Aim → Print the following lines unchanged, every record included.

Records:

[start]

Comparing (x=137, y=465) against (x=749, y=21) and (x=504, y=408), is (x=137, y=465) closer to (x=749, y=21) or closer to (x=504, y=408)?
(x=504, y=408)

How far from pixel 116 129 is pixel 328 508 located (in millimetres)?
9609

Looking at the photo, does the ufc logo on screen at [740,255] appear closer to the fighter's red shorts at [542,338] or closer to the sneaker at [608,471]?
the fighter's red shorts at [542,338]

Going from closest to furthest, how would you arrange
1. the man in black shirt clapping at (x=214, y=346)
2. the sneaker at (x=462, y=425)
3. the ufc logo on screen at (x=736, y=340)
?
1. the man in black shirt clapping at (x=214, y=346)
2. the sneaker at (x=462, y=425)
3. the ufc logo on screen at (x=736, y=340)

[end]

Solution to the problem →
Comparing (x=137, y=465) against (x=749, y=21) and (x=504, y=408), is (x=137, y=465) closer to (x=749, y=21) or closer to (x=504, y=408)?
(x=504, y=408)

How far from pixel 116 129 is pixel 328 508 located (in millimetres)?
9609

Looking at the photo, does the ufc logo on screen at [740,255] appear closer to the fighter's red shorts at [542,338] or closer to the sneaker at [608,471]?
the fighter's red shorts at [542,338]

Going from closest to furthest, how would you arrange
1. the man in black shirt clapping at (x=214, y=346)
2. the sneaker at (x=462, y=425)
3. the ufc logo on screen at (x=736, y=340)
?
1. the man in black shirt clapping at (x=214, y=346)
2. the sneaker at (x=462, y=425)
3. the ufc logo on screen at (x=736, y=340)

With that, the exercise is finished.